I still remember the planes flying South and East overhead towards Normandy, towing their gliders. I remember the buzzbomb that landed on a little house at the bottom of Whippendale Hill. Nothing left but the foundation and an empty bathtub you could see from the road.
The cricket pitch was occupied once a week with baseball played by visiting Yanks stationed at Bovingdon airbase. We’d watch avidly, waiting for the candy handouts which inevitably came. On week-ends it was cricket as usual, the big and much admired player was Ken Saunders and his girlfriend was Wendy. He’d open his shoulders to many a six over the boundary.
My sister and I went to the “Green School” or “do-as-you-like” school in King’s Langley, Rudolph Steiner being the proper name. Then I got sent to Watford Grammar School, and that meant thousands of bicycle trips being sucked along behind the Green Line at great speeds. Such reckless fools we were then.
I went back to Chipperfield in 1990 on a visit over to the UK, asked if I might see where farmer Jones used to live, his farm now a trendy horse farm, and was told he’s still around, over there in that little cottage. Unbelieving, I went and knocked on a window behind which a television was playing, and after a long pause and followed by the sound of huffing and puffing and slow shuffling footsteps, the door slowly opened, and there was this 100 year old man, and without missing a beat and before I spoke a word, his craggy and still ruddy face lit up and he said “Well moy Lord, if it ain’t John Clark, as oy live and breathe!” He hadn’t seen me since I was 14. I sat across from him in his living room, and over a glass of sherry, I mostly listened to what a good price he got for his farm. I wanted to remind him that at the end of one unusually hot summer long long ago, he had rewarded me after an entire school holiday spent in backbreaking work on his farm, with just a shiny new sixpence. But I hadn’t the heart.

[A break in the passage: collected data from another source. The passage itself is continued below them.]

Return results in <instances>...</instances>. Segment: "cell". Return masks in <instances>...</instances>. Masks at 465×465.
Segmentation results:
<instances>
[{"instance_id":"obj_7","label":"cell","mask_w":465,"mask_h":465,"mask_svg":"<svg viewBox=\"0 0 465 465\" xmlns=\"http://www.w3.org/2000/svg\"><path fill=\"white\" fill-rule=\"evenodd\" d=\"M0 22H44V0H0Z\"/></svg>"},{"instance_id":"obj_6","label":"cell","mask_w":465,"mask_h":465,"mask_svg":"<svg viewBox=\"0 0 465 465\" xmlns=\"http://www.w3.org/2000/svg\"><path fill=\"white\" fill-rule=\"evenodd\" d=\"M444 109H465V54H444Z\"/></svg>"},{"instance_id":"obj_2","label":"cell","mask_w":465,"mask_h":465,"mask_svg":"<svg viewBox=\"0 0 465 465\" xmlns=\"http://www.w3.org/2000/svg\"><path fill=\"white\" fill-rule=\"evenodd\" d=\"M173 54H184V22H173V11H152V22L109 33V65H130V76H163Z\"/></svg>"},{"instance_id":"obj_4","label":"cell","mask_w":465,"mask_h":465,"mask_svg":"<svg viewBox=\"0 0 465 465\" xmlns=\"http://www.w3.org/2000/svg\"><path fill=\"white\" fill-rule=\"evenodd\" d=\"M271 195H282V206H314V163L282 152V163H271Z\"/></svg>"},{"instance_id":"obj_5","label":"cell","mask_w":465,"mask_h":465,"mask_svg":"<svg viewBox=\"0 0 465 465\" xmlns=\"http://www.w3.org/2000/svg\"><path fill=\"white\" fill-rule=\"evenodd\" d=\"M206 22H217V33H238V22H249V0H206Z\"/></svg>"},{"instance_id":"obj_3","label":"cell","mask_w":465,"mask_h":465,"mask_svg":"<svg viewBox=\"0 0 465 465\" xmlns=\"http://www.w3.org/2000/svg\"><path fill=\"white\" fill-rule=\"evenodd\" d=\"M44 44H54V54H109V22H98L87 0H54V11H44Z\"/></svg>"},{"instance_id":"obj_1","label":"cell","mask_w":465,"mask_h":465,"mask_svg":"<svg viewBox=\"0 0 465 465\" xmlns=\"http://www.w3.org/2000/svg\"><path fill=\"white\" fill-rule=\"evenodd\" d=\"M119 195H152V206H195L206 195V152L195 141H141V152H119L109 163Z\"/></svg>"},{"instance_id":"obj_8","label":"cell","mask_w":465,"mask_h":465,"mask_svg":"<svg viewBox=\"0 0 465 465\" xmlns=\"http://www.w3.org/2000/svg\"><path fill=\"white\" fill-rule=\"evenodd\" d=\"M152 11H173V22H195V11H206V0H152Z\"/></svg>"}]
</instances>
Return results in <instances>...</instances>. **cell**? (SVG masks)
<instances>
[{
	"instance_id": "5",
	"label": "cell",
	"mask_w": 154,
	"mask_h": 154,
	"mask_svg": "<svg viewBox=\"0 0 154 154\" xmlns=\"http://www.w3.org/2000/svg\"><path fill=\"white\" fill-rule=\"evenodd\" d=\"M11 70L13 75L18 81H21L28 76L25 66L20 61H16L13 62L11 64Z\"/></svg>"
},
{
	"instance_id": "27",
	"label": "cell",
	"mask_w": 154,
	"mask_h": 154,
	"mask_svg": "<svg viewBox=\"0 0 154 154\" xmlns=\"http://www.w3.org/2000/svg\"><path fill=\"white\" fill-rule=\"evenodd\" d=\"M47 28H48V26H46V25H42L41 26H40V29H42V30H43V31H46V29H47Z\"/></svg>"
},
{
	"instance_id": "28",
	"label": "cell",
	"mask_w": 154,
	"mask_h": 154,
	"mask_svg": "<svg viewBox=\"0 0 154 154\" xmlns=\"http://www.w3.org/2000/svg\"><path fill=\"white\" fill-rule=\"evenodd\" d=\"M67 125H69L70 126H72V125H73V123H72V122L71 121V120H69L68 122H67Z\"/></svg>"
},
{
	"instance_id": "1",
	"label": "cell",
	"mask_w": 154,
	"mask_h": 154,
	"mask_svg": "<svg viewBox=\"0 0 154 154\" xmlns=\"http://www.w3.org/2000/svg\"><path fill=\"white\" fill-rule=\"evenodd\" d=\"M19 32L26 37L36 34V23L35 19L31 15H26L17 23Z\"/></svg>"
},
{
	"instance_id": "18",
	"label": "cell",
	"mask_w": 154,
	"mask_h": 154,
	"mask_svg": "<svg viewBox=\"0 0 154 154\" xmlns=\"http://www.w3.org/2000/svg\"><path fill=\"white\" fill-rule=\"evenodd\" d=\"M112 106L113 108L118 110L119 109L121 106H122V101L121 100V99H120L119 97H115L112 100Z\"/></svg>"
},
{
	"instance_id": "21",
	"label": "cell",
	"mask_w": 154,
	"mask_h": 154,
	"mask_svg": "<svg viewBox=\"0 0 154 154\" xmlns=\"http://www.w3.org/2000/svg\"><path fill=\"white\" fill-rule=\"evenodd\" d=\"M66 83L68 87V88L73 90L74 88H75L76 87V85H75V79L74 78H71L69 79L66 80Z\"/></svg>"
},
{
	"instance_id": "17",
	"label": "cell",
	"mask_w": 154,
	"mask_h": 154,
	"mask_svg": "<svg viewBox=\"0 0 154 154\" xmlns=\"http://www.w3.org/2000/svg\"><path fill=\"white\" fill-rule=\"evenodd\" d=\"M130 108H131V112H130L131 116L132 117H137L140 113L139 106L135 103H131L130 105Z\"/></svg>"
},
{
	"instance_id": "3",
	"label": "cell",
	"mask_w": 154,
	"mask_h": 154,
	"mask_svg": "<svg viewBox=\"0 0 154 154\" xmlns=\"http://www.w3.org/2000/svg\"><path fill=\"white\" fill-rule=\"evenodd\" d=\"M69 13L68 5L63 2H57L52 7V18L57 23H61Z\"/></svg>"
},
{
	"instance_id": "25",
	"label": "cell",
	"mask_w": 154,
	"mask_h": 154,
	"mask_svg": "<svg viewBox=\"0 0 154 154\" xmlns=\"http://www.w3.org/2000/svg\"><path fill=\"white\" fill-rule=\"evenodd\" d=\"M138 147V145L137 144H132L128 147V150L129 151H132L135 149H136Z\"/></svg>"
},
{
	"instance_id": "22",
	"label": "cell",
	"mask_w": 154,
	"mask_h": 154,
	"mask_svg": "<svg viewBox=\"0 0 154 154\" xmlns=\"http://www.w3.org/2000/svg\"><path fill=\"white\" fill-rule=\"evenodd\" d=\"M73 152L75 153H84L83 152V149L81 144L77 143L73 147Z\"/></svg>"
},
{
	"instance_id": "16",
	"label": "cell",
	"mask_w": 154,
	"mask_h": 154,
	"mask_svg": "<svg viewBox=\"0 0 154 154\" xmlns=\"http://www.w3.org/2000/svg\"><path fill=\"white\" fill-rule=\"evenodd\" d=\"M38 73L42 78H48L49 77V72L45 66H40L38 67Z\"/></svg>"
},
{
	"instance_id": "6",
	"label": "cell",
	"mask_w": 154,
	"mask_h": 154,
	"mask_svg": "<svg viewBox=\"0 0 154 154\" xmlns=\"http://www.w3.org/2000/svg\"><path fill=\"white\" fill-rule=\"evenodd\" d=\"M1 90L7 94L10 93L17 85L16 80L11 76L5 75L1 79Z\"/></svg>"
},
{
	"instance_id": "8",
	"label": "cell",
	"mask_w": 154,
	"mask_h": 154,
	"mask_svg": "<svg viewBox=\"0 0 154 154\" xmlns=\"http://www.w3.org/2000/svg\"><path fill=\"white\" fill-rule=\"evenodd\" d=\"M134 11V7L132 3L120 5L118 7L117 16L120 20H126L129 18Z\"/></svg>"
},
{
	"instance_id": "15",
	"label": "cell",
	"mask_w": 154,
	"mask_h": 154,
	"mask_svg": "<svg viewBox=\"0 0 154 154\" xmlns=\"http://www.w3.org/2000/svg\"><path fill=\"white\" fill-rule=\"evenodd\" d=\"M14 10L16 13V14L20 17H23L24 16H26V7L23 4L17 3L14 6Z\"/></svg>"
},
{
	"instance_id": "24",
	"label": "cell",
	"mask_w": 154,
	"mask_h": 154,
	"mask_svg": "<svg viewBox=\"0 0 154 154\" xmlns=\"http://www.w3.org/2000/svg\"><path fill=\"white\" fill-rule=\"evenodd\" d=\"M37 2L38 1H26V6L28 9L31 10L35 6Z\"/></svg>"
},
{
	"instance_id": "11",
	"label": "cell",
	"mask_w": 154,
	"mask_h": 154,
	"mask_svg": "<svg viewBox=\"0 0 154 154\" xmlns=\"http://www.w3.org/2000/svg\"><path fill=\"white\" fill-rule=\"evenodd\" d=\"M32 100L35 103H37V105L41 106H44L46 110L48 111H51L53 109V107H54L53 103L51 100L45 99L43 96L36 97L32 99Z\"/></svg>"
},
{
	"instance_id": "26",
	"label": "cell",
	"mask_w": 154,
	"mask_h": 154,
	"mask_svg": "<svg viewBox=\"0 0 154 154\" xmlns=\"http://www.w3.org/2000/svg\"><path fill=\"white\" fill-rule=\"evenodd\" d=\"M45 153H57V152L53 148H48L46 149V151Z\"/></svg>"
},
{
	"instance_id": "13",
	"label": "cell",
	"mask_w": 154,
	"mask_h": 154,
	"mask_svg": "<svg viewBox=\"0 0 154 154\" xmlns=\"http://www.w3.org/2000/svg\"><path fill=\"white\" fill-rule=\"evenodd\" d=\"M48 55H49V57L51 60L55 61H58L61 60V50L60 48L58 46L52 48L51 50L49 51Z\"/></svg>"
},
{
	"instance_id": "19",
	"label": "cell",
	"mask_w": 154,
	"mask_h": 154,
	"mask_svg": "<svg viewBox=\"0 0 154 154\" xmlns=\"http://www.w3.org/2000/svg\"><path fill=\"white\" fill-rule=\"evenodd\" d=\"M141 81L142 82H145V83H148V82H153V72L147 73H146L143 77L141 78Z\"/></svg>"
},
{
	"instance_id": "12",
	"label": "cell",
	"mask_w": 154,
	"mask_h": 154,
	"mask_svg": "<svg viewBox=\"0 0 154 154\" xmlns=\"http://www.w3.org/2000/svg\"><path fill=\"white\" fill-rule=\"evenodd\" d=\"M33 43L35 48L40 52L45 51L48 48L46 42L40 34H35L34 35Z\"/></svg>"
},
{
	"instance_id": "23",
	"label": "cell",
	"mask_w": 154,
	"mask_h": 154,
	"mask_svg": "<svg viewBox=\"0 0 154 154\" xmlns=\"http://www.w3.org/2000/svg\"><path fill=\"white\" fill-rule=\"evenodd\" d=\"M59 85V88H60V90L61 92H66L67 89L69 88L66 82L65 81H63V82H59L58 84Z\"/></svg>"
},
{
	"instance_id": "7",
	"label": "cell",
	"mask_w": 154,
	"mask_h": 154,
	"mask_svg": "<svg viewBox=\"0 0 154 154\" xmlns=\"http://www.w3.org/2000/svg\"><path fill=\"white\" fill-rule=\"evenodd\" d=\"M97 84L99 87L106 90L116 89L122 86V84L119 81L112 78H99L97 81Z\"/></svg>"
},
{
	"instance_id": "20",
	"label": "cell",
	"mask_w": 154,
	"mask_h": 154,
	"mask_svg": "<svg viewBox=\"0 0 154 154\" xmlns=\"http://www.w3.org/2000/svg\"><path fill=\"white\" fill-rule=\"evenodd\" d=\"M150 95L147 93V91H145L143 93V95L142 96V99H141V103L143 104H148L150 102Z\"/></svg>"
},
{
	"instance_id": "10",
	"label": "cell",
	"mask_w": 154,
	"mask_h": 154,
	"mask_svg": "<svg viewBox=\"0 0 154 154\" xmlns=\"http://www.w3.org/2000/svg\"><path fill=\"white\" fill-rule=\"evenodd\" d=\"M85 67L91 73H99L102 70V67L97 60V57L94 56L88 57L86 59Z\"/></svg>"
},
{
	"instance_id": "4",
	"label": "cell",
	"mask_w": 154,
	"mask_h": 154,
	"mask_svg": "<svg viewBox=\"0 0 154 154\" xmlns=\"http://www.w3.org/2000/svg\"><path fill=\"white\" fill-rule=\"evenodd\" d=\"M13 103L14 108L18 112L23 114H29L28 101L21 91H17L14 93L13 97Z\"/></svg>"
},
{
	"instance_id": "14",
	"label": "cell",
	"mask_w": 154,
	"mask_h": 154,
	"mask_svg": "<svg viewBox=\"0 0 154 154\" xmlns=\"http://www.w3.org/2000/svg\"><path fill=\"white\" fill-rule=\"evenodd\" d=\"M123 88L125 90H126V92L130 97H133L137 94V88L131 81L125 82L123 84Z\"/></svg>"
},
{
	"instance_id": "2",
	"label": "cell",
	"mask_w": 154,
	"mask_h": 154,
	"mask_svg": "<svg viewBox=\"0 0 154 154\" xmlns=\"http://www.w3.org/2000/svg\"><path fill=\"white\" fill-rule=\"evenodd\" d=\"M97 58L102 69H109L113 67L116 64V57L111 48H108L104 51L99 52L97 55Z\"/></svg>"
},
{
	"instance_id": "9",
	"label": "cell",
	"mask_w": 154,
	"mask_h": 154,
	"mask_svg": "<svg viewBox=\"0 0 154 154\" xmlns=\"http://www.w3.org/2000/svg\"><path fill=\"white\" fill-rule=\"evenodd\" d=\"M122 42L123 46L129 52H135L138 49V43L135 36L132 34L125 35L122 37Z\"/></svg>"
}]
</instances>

Ah, such memories. Anyone still around from that era? I expect so. I was there the most important years in a life when we form our attitudes, between 9 and perhaps 14 or 15, when we moved to Chalfont St. Giles, to find a younger crowd than Chipperfield offered back then.
Funny how the names come back. Can’t remember a darned thing I did yesterday. Anybody like to remember with me?

This page is edited by Russ

4 CommentsRSS



I’m sorry I didn’t live up to your expectations in that Russ has indicated that the book is now out of print.(It was certainly very popular when it was published). However there was more information than could be used in the book and occasional articles have been appearing in Chipperfield News.

There will be some of these in the archive on this site and hopefully they will be of interest to you.

August 11, 2004

“within living memory” have sold out, without plans to reprint. shame really

August 8, 2004
John Clark

Sounds good, but doesn’t have it. Where can I buy a book? Thanks for the info. You’re a Wizz indeed.

August 4, 2004


I can’t remember with you as I cannot match your years in Chipperfield. However it is interesting to hear of Chipperfield in ‘the old days’.

Are you aware that a book was produced to celebrate the millennium (Chipperfeild Within Living memory)? I suspect that copies may still be availablefor sale if you would like one. It must mention names and places that you would be familiar with.